» **WHAT THE TASK REQUIRES**
Locate every line in the records below that contains the string "instances" and copy each of those lines. Case matters.

» **RAW DATA**
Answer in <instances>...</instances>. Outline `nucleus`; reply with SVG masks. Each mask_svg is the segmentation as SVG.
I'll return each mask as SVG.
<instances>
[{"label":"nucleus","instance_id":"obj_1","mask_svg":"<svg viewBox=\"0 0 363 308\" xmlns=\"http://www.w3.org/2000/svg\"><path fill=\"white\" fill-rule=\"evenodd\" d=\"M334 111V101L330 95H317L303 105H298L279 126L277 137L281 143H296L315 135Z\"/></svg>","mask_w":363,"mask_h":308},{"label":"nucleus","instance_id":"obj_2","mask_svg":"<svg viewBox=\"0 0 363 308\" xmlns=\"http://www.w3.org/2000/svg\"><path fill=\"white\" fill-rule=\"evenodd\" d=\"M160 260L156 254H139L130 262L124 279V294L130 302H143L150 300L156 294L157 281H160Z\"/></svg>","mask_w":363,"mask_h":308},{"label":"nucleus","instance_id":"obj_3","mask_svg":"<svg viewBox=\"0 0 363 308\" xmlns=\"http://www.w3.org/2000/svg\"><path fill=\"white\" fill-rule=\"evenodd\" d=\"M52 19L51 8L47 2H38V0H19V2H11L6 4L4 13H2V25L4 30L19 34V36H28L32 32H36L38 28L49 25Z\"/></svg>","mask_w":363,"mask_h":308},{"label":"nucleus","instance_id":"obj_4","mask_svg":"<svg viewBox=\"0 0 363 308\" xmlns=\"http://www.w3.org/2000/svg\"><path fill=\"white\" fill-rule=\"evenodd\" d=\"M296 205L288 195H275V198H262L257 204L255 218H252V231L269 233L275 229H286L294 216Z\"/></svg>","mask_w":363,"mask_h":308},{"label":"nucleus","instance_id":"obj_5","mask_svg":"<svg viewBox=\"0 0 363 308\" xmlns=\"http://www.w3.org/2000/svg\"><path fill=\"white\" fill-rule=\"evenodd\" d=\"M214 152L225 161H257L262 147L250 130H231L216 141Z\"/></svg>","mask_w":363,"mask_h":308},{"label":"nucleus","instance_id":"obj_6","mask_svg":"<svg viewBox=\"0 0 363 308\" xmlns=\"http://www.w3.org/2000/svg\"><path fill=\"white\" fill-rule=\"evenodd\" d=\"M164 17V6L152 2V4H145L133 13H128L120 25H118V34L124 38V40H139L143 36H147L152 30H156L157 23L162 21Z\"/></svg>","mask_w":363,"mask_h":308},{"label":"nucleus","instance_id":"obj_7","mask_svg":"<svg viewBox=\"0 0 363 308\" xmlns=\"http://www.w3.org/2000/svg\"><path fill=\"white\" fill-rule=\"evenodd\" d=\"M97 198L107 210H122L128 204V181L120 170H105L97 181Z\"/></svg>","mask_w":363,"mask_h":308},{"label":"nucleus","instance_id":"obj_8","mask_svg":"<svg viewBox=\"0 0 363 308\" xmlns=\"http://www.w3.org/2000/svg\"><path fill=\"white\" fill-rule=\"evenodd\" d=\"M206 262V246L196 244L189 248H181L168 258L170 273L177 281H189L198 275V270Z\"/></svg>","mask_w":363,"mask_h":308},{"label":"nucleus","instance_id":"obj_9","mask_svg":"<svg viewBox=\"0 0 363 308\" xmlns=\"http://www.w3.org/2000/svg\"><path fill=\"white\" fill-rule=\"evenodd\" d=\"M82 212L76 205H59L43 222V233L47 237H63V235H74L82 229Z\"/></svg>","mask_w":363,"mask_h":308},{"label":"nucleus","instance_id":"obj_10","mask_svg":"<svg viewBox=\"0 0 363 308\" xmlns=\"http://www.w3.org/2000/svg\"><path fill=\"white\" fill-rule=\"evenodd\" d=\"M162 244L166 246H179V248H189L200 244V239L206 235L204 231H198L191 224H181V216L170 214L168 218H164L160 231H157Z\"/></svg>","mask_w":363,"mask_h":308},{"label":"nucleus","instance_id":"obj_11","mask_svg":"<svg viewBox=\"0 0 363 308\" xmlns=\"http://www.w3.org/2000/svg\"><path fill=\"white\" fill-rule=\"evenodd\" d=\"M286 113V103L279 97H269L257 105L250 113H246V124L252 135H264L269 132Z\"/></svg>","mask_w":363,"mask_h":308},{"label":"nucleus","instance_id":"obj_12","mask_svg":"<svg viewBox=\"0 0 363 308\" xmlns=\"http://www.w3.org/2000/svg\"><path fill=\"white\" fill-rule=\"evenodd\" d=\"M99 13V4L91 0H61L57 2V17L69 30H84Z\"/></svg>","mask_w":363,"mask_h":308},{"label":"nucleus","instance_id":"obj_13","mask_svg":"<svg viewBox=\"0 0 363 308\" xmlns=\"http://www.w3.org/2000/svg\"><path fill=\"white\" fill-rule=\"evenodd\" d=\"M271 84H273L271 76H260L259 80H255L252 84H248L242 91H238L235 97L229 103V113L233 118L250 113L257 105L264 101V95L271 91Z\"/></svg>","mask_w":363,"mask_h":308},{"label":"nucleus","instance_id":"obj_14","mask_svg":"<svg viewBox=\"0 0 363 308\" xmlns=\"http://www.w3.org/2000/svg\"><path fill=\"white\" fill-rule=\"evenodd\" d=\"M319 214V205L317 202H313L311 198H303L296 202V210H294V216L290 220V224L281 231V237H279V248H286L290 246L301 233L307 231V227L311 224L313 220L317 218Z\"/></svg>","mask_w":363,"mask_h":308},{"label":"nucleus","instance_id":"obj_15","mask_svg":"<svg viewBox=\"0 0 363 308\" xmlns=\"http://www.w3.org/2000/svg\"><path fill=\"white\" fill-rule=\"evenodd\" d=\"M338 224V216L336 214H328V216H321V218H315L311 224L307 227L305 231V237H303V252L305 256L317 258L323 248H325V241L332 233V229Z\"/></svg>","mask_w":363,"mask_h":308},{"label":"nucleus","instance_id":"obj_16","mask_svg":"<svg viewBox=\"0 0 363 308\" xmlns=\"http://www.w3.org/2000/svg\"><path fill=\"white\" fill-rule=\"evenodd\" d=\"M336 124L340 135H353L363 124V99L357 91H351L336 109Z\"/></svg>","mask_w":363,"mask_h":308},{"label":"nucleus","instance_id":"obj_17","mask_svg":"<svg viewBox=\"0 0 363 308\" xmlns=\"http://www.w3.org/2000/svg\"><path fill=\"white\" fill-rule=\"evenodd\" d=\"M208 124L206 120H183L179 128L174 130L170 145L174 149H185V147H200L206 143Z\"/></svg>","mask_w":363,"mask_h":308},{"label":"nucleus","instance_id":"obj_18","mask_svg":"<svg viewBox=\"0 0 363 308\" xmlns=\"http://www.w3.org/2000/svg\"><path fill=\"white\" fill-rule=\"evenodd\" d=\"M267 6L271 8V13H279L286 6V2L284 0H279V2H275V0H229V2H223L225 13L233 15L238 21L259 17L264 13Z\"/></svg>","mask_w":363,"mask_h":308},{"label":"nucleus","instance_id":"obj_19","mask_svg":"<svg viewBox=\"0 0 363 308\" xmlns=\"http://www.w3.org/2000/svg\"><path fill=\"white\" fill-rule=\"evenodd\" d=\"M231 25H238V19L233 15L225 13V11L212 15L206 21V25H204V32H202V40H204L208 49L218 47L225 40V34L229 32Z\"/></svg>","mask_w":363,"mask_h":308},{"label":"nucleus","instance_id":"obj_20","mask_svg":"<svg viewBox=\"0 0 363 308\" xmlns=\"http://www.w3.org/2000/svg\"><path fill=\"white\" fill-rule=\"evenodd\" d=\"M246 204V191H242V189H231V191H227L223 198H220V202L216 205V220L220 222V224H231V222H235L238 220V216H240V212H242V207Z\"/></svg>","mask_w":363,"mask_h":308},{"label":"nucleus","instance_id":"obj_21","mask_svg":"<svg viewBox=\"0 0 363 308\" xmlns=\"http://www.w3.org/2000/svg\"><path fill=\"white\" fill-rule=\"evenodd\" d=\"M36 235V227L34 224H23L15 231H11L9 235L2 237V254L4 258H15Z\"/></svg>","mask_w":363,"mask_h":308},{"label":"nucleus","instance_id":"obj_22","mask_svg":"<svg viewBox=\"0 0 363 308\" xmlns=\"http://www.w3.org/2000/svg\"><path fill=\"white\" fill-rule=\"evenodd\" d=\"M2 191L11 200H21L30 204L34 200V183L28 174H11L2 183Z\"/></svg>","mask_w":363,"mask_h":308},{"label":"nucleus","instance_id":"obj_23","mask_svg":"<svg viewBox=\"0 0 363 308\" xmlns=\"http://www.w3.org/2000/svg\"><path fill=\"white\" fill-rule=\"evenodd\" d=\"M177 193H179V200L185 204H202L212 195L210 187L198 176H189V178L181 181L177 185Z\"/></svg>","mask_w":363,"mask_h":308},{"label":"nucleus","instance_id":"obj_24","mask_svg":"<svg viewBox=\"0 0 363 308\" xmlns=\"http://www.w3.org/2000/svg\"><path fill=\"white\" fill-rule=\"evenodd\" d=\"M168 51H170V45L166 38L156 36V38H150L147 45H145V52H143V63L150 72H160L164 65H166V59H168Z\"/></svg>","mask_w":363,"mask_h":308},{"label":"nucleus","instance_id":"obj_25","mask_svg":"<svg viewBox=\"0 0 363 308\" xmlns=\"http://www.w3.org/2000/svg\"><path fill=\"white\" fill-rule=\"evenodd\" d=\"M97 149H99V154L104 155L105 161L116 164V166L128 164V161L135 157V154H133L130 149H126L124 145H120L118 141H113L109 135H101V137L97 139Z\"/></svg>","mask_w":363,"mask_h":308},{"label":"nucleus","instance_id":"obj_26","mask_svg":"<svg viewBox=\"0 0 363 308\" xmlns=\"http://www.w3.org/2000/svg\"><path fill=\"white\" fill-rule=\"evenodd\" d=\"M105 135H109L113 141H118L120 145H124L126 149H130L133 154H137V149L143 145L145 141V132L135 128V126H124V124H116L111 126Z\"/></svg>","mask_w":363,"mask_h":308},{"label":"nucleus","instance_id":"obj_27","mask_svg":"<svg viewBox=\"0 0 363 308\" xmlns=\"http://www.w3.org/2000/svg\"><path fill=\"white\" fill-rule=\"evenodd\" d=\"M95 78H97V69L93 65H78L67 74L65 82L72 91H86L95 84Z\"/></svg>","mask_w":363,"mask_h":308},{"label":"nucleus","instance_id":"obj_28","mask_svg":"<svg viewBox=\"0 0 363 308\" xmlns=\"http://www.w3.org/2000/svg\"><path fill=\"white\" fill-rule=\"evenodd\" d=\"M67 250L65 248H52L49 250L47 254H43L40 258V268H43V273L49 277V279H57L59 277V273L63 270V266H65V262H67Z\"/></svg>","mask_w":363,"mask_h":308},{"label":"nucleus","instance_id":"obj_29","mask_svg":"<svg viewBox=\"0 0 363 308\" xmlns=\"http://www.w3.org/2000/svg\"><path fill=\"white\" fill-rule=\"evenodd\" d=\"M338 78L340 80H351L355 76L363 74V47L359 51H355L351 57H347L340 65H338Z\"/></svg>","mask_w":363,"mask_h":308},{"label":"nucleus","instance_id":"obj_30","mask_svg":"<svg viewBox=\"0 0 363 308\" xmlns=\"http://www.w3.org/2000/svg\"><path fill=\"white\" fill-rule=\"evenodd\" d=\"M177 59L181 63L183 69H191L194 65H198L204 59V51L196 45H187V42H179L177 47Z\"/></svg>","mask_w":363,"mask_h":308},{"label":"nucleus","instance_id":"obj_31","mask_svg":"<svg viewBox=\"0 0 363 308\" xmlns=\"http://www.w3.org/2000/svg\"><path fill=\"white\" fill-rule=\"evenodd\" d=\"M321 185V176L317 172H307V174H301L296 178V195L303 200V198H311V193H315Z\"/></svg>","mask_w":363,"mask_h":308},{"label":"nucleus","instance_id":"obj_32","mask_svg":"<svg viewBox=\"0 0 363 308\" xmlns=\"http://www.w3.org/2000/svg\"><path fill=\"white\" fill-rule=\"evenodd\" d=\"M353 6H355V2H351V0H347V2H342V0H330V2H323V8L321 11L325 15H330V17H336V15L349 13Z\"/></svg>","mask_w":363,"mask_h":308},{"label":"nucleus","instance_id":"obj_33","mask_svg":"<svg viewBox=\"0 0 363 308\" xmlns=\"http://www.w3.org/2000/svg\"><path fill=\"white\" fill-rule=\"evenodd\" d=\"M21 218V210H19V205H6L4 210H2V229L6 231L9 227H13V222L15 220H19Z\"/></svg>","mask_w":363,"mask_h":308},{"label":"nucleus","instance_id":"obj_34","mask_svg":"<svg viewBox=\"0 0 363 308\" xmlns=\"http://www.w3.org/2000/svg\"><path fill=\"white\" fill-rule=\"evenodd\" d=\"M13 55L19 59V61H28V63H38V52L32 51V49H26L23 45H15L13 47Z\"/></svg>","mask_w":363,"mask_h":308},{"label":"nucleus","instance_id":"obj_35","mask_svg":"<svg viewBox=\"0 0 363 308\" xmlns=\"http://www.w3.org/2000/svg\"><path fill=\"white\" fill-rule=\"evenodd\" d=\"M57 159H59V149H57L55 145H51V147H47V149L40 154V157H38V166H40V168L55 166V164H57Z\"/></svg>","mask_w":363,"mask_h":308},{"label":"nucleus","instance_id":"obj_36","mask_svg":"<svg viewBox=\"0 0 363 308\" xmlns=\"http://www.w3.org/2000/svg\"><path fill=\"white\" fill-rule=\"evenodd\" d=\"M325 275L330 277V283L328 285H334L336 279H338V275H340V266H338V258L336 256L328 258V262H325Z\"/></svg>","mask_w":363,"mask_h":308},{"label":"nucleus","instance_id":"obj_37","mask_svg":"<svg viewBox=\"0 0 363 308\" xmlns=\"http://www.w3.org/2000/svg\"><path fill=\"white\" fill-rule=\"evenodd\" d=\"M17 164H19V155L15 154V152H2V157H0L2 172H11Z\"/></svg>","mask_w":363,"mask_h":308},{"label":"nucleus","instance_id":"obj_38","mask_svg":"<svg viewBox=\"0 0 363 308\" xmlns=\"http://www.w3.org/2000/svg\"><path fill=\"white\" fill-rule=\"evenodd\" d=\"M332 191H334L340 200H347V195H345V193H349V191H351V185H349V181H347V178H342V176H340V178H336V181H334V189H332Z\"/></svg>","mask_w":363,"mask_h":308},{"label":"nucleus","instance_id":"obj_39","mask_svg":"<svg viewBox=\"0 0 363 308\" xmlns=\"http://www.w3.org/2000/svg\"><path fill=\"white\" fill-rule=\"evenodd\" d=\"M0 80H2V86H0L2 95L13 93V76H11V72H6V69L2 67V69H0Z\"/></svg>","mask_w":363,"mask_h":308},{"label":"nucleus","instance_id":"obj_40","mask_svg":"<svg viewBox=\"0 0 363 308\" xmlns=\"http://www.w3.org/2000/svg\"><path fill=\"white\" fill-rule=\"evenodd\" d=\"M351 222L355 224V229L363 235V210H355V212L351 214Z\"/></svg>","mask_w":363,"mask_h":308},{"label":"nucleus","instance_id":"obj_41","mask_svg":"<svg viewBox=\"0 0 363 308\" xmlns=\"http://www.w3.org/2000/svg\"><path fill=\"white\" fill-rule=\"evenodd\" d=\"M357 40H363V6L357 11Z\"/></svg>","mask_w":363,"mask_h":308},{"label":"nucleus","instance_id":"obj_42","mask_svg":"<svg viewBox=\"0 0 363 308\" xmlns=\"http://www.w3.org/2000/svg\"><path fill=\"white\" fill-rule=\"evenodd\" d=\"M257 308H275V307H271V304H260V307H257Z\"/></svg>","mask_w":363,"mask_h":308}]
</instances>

» **SOLUTION TO THE EXERCISE**
Answer in <instances>...</instances>. Outline `nucleus`; reply with SVG masks. Each mask_svg is the segmentation as SVG.
<instances>
</instances>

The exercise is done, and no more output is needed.